Linda Lum (author) from Washington State, USA on July 10, 2019:

Hi Mary. I did the hollandaise bearnaise thing about a year ago (look for exploring sauces...French). I hope one of these will perk up Ian's spirits and taste buds.

Mary Wickison from Brazil on July 10, 2019:

This was not what I was expecting! I thought it was sauces like Bearnaise or Hollandaise. All of these could really add the WOW factor to a meal.

My husband loves garlic so I'll let him know about toum (never heard of it before).

Linda Lum (author) from Washington State, USA on July 09, 2019:

Hi Shauna, I had not heard of toum either; I think you would have to go to a Lebanese restaurant to find it. Other sauces like tzatziki are more mainstream (they sell gyros at the State Fair and I can think of 3 gyro shops in the Tacoma area without using Google).

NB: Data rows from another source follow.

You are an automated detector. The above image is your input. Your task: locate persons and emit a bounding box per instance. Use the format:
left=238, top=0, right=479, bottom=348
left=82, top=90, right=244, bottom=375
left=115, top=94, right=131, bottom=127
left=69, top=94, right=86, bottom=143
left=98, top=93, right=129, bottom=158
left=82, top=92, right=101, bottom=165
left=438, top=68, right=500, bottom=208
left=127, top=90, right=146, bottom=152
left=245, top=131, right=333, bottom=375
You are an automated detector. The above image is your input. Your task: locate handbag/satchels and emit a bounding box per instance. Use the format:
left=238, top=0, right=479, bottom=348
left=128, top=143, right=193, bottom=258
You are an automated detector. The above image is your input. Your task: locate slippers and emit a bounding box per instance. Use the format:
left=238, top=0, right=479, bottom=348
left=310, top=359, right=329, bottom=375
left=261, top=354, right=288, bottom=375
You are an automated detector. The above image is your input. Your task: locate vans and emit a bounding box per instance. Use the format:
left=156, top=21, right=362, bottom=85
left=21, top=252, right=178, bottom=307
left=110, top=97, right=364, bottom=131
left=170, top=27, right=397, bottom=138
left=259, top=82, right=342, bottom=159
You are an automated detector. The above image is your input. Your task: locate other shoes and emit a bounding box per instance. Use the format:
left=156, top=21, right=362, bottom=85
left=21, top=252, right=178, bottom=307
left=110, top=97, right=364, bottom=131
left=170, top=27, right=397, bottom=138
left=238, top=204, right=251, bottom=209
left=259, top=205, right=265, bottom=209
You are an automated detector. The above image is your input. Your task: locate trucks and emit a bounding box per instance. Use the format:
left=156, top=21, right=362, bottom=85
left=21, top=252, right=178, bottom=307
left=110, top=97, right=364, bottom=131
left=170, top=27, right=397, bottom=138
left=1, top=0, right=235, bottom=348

Shauna L Bowling from Central Florida on July 09, 2019:

Linda, I've not heard of many of these sauces. However, I love Tzatziki sauce. It's so refreshing! Actually, anything with fresh dill is a pleasure to my palate. It's also a wonderful cleansing bite between items on the plate.

Toum sounds like something I'd enjoy. Why have I never heard of it?

Linda Lum (author) from Washington State, USA on July 09, 2019:

Bill, I don't know how you've lasted this long without these sauces in your diet. But, it's not too late. Start now and you'll live to be 100. I apologize for being so tardy in getting the word to you.

Linda Lum (author) from Washington State, USA on July 09, 2019:

Good morning Eric. I love cilantro and I don't think you can have too much. Oregano, on the other hand, can quickly overwhelm a dish (and your taste buds). Enjoy.

Linda Lum (author) from Washington State, USA on July 09, 2019:

Pamela, thank you for taking the time to comment. Like you, I'm not a hot and spicy gal, but the tzatziki I had in Santa Monica was perfect. I hope you have a wonderful rest-of-the-week.

Bill Holland from Olympia, WA on July 09, 2019:

Why I need them? I've never even heard of them!!! You mean I've made it seventy years without something I needed? Why didn't you tell me sooner, Linda? lol

Have a superb Tuesday!

Eric Dierker from Spring Valley, CA. U.S.A. on July 09, 2019:

tzatziki it is for me today. I noticed I am out of dill. (I pick wild dill so it is just not the season)

My mom made a great Tzatziki so another excuse to call my sister for the recipe. Lately I have just associated this with Thai food.

So I will also shop ahead for Chermoula. I just love homemade sauces.I think I may experiment with cilantro and oregano with these -- not much, just a hint

Pamela Oglesby from Sunny Florida on July 09, 2019:

This is a nice variety of unique sauces. I don't tolerate anything too spicy as I get heartburn easily. I would like the first two sauces the best I think. I would have to cut back on some of the spices in other sauces, which I routinely do anyway. Have a good week Linda.

Linda Lum (author) from Washington State, USA on July 08, 2019:

Be careful Eric. You could damage your keyboard.

Eric Dierker from Spring Valley, CA. U.S.A. on July 08, 2019:

I will be back, at the moment I am drooling too much.